Nukes may be cheaper than on Earth if deployed and operated 10's to
100's of millions of miles away from where anyone has to live or spend much time working, but transportation and set-up costs for anything requiring fission (as opposed to a little thing working from heat of mere radioactive decay, maybe with halflife in decades) sounds to me to be monumental.

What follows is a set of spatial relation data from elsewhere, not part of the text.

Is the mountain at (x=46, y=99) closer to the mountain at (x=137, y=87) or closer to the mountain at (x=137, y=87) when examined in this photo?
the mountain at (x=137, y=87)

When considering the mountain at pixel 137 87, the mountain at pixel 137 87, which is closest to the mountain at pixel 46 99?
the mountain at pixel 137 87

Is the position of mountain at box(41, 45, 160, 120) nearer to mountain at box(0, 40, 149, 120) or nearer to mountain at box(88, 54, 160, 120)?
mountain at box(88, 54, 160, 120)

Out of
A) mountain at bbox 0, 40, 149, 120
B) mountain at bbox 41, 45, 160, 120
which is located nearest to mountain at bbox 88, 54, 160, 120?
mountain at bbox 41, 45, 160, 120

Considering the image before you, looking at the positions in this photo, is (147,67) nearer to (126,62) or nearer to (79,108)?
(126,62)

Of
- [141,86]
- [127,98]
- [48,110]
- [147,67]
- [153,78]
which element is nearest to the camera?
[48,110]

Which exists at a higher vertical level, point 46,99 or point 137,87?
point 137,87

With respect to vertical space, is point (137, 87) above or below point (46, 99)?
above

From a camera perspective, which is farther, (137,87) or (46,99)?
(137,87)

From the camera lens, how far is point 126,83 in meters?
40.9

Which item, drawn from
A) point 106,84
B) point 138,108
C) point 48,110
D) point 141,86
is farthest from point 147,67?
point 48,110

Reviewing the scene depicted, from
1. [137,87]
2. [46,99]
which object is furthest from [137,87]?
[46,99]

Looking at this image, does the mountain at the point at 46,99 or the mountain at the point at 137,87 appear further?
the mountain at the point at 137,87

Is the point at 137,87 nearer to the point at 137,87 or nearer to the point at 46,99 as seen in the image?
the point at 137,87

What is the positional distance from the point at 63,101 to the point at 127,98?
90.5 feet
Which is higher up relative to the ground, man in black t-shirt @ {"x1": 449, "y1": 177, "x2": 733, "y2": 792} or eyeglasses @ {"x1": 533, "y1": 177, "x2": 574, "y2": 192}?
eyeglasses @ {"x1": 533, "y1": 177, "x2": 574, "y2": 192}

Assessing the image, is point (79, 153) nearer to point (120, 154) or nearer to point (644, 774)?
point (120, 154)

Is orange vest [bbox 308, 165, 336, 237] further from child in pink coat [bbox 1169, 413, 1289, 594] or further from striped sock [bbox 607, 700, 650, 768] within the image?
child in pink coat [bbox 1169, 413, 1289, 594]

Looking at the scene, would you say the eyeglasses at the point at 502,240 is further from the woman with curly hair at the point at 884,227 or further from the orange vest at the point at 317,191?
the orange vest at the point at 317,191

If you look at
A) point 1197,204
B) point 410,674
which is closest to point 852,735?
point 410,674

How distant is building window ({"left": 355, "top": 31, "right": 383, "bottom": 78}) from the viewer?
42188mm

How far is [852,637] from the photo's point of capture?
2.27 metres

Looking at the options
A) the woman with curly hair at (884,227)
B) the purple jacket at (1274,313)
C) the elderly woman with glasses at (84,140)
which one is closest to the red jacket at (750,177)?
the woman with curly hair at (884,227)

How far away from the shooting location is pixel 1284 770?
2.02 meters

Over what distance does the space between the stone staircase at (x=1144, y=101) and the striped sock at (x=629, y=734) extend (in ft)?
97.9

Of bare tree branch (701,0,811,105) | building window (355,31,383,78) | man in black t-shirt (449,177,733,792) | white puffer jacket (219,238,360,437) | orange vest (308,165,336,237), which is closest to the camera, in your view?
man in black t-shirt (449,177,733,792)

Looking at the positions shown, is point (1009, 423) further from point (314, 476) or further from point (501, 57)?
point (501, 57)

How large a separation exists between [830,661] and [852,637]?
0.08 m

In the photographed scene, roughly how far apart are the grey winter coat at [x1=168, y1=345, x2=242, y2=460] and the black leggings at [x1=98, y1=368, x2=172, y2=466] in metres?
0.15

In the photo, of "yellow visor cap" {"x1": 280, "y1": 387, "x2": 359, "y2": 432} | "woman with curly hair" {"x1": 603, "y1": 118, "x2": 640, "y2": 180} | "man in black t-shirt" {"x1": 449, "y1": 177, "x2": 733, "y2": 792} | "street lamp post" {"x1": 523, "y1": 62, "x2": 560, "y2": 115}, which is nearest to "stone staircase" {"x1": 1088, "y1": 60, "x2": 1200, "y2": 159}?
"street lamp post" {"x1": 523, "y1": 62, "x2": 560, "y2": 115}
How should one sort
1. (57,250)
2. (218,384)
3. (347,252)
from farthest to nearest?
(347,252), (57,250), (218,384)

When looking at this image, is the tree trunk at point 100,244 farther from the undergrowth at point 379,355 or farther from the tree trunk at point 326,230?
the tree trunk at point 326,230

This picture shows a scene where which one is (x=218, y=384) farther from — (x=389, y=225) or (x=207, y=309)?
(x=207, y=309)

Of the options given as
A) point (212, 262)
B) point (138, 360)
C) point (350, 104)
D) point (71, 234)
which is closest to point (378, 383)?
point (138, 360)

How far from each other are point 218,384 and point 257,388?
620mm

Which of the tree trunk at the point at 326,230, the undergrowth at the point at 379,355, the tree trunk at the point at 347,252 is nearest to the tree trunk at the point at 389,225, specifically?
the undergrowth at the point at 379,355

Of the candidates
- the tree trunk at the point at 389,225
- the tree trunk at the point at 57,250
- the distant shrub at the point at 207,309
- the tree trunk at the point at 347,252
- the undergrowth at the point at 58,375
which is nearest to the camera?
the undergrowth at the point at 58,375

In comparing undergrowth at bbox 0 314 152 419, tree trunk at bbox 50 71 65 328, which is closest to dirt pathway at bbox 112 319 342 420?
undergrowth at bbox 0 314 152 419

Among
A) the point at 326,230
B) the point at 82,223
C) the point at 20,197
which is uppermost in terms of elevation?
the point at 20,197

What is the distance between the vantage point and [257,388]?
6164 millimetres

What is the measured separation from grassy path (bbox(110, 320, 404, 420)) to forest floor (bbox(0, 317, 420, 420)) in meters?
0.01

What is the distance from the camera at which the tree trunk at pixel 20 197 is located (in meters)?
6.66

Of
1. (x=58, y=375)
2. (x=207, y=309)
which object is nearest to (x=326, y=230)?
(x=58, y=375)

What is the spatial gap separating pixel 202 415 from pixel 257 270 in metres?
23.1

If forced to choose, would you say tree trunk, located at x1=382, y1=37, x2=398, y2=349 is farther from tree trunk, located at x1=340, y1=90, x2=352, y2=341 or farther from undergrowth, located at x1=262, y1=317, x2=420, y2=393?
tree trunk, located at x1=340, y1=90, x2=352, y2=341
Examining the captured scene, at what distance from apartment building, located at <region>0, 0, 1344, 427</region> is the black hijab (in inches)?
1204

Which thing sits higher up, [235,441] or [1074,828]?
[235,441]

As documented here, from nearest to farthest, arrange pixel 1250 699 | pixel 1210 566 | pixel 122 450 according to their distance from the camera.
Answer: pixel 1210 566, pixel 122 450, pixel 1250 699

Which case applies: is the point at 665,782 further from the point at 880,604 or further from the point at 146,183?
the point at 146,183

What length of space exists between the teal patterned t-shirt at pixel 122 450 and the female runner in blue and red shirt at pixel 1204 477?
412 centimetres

I would think that a profitable asteroid mine would have to be on "small space colony" scale, even if staffed by robots and not humans. That sounds to me like gigabucks, and I wonder if that can bring back iridium by the ton. I do realize that getting a ton of something from an asteroid to Earth costs a lot less than the other way around, but velocity change of a few thousand meters per second is still necessary to get an object to drop towards the Sun to Earth's orbit from the Asteroid Belt. So fuel and oxidizer has to be transported from Earth to whatever asteroid is in question - or else use ion rockets powered by nukes, probably assembled in Earth orbit - at cost probably an order of magnitude or 2 more than that of a Space Shuttle. Maybe the Chinese can get cost of transportation to Earth orbit to an order of magnitude or 2 less than USA has now, but I still wonder if a ton of iridium can be brought to Earth from an asteroid for less than the cost of getting it from Earth. And how many tons of iridium have been extracted in our history so far anyway? And what is it used for - mostly to alloy with platinum to harden it for jewelry and some mass standards (such as the IPK and some copies thereof) and a few standards of linear measurement such as the IPM (no longer the definition of the meter)?
Notice how the Chinese space program advanced in the past decade? China got a big boost from the US (thanks to Clinton) which gave them analysis on their failures. When this news hit the streets, it was quickly silenced by the Monica thing. Easy to dupe the 'merican pulic.